WRITTEN REQUEST 1 =>
Answer these questions using the financial notes:
(a) What was the approximate total of deposits received from related parties as of December 31, 2014?
(b) How many shares of SBLF Preferred Stock did the Company sell to the Secretary of the Treasury?
(c) Under which act was the SBLF program established?

TEXT =>
-*-
VERITEX HOLDINGS, INC. AND SUBSIDIARY

Notes to Consolidated Financial Statements (Continued)

(Dollars in thousands, except for per share amounts)

21. Related Party Transactions (Continued)

        Deposits received from related parties as of December 31, 2014 and 2013 totaled approximately $17,303 and $15,511, respectively.

        As disclosed in Note 12, the Company issued $5,000 in subordinated notes to two entities controlled by a certain affiliate of the Company.

22. Preferred Stock

        On August 25, 2011, the Company entered into a Small Business Lending Fund-Securities Purchase Agreement (SBLF Purchase Agreement) with the Secretary of the Treasury, pursuant to which the Company (i) sold 8,000 shares of the Company's Senior Non-Cumulative Perpetual Preferred Stock, Series C (the SBLF Preferred Stock) to the Secretary of the Treasury for a purchase price of $8,000. The issuance was pursuant to the SBLF program, a fund established under the Small Business Jobs Act of 2010 that was created to encourage lending to small business by providing capital to qualified community banks.
-*-
RECORDS TO PROCESS =>

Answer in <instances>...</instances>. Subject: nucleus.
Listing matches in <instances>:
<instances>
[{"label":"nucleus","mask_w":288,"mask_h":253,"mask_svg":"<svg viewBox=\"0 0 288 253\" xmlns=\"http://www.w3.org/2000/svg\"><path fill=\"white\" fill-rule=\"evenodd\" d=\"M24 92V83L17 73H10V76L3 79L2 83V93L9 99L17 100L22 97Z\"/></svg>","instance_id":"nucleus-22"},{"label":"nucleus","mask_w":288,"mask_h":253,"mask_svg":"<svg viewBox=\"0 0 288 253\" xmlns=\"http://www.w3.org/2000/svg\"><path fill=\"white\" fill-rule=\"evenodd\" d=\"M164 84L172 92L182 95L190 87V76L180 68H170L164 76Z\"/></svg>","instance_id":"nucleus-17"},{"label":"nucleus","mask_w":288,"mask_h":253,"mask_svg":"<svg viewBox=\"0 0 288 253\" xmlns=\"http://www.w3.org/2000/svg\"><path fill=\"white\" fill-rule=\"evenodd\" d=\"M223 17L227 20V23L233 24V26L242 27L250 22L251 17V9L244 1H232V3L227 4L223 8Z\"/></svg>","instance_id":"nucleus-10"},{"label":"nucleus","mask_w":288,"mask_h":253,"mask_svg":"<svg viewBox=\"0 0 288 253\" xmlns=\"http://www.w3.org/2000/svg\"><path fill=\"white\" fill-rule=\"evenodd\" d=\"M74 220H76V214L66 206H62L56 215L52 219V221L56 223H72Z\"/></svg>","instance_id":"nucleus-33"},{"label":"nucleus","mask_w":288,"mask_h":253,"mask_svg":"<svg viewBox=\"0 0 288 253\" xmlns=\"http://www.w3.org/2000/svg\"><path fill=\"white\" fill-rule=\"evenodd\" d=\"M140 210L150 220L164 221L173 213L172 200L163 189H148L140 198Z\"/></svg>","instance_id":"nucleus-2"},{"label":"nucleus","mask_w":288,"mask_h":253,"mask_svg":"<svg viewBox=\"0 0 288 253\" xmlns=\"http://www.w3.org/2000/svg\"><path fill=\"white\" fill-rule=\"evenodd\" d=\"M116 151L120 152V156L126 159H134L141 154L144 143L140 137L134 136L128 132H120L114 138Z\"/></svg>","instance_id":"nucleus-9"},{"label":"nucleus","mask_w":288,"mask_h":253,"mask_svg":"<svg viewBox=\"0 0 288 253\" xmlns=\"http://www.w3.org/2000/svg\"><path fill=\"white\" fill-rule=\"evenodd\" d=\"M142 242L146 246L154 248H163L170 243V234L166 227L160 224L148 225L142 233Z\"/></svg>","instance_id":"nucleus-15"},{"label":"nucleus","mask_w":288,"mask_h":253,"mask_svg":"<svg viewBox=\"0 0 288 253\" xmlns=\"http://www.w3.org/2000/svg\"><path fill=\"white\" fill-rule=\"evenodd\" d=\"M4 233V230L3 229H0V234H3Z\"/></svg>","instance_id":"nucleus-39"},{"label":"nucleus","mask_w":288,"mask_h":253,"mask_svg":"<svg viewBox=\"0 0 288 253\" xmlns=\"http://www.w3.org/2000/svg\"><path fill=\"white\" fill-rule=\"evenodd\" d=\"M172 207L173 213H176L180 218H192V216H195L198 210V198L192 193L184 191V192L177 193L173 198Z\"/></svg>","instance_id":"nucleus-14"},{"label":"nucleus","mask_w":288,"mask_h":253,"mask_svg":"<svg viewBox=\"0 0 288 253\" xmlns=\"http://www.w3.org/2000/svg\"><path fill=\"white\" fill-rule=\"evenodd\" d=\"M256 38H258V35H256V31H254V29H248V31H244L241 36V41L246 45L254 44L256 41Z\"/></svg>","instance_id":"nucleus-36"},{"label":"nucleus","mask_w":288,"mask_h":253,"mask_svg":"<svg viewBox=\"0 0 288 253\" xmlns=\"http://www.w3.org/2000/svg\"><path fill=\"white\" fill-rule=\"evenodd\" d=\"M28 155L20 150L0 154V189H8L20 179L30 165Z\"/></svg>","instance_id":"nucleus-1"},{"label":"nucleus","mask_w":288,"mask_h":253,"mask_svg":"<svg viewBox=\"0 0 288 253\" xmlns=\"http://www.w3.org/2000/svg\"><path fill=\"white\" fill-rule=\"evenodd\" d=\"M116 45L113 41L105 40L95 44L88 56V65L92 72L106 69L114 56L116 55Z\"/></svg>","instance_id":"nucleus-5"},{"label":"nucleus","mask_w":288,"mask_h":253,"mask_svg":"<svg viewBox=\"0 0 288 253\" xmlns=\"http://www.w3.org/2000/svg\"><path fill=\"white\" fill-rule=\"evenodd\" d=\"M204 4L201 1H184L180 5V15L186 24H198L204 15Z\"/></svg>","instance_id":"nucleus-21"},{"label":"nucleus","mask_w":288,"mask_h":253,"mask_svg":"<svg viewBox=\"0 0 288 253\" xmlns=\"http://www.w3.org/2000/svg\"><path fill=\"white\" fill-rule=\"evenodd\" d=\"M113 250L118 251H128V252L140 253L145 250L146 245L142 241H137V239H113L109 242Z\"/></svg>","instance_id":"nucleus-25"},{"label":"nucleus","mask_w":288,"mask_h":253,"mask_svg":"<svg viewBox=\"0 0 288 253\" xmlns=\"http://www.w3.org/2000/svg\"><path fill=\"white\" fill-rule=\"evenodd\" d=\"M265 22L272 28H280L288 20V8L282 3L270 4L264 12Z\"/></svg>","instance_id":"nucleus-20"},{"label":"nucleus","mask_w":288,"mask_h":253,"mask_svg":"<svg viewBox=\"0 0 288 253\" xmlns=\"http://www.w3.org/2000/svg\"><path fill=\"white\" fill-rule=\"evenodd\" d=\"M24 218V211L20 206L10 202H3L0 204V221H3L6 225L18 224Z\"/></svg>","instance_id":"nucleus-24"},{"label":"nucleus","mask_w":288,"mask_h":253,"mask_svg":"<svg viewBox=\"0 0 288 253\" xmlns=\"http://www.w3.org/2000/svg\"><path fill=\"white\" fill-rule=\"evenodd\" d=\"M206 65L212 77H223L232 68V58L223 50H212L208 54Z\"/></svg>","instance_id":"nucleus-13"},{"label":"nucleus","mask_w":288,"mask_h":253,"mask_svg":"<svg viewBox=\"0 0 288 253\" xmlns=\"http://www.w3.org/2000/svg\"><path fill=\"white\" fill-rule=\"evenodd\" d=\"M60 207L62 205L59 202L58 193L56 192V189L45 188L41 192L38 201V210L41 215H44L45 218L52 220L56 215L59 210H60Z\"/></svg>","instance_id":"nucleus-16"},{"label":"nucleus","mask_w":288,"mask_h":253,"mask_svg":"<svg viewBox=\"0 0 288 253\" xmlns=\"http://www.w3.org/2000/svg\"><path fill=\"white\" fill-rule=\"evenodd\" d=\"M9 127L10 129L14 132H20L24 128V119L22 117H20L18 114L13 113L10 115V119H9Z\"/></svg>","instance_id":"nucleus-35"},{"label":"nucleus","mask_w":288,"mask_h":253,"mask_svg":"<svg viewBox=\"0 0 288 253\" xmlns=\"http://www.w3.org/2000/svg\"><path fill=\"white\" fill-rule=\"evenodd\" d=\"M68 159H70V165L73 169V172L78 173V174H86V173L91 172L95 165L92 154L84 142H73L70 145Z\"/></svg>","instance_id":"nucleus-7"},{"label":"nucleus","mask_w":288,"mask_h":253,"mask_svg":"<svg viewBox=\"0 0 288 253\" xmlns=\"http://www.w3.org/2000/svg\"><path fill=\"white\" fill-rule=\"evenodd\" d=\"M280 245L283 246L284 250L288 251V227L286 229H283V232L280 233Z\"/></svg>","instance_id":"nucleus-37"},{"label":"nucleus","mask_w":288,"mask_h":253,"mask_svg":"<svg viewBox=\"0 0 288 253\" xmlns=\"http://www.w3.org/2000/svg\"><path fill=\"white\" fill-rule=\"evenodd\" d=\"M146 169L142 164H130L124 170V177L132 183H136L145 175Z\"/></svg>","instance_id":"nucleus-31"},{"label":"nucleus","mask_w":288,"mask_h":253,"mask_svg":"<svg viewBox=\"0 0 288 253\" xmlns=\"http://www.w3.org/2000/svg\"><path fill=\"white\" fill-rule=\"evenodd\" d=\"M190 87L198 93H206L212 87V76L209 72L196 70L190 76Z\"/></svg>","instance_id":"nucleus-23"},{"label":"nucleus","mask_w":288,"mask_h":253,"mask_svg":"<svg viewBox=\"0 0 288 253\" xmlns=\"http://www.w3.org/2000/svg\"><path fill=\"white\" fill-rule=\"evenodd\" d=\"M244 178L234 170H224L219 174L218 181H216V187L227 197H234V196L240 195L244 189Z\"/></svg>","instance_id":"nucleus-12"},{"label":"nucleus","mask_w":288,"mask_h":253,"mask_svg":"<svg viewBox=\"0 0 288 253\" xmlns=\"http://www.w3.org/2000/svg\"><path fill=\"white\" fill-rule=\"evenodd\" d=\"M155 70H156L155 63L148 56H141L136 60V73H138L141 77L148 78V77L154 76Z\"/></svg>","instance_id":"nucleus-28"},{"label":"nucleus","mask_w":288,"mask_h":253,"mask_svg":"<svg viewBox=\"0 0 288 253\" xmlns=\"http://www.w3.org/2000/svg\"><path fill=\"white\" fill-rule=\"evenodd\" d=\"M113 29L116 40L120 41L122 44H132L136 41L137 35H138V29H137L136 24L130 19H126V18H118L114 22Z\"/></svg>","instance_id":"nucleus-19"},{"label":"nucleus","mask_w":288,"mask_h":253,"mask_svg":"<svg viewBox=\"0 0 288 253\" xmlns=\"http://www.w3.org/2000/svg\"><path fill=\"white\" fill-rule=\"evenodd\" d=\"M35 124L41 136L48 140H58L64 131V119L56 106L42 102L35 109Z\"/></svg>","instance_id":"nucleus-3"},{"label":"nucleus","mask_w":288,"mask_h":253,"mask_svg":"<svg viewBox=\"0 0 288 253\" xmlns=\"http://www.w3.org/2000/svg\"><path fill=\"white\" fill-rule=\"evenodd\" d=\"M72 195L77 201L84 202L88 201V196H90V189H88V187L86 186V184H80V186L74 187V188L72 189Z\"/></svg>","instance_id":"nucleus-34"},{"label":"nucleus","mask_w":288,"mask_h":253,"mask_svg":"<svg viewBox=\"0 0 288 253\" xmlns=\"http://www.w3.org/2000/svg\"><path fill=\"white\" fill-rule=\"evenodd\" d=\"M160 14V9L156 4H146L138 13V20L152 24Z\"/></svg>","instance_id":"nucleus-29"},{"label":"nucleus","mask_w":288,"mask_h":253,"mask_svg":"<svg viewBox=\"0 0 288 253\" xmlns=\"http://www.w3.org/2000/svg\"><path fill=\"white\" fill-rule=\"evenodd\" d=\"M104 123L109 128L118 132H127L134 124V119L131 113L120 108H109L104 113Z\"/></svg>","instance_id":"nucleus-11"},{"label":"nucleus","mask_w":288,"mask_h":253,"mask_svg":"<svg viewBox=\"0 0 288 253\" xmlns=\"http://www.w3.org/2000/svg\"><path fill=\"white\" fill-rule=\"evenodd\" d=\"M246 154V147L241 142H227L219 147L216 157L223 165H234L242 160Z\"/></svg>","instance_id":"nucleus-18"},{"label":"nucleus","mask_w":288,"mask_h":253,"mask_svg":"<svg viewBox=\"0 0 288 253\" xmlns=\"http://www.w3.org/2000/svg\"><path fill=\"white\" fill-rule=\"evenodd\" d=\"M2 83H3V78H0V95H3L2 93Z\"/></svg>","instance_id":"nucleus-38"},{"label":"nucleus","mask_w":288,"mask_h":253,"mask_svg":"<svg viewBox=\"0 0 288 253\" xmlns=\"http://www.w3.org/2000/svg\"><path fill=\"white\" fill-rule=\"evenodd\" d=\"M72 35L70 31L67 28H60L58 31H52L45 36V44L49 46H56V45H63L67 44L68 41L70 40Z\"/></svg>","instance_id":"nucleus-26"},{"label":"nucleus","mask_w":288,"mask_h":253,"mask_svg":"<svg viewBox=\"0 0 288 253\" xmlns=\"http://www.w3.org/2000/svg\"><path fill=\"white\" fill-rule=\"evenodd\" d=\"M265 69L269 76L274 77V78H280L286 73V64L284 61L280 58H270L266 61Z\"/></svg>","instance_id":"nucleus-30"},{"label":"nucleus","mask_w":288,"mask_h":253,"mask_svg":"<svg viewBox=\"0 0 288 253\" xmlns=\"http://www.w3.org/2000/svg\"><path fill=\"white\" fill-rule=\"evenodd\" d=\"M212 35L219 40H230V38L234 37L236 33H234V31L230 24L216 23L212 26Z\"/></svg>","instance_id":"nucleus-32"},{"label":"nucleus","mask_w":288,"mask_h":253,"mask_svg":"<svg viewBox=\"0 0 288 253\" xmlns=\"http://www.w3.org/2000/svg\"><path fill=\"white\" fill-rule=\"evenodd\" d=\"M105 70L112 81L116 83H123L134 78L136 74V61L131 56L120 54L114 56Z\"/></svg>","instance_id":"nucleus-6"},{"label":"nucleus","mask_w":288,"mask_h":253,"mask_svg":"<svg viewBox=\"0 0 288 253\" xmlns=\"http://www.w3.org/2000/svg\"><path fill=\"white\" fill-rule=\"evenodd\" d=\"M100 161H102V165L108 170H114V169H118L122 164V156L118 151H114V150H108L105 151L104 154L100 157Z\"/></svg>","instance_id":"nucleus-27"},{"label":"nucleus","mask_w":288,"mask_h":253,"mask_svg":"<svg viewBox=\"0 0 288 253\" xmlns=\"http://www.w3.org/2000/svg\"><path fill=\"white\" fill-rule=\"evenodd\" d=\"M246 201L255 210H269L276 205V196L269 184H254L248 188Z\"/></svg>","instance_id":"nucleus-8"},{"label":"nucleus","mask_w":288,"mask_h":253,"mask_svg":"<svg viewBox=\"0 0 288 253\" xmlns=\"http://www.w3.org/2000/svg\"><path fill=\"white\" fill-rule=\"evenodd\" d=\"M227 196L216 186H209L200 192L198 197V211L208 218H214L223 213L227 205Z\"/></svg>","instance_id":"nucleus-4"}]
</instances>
-*-
WRITTEN REQUEST 2 =>
Count the lines in the records that contain the string "instances". Reply with the number only.

REPLY 1 =>
(a) $17,303 (in thousands of dollars)
(b) 8,000 shares
(c) The Small Business Jobs Act of 2010

REPLY 2 =>
4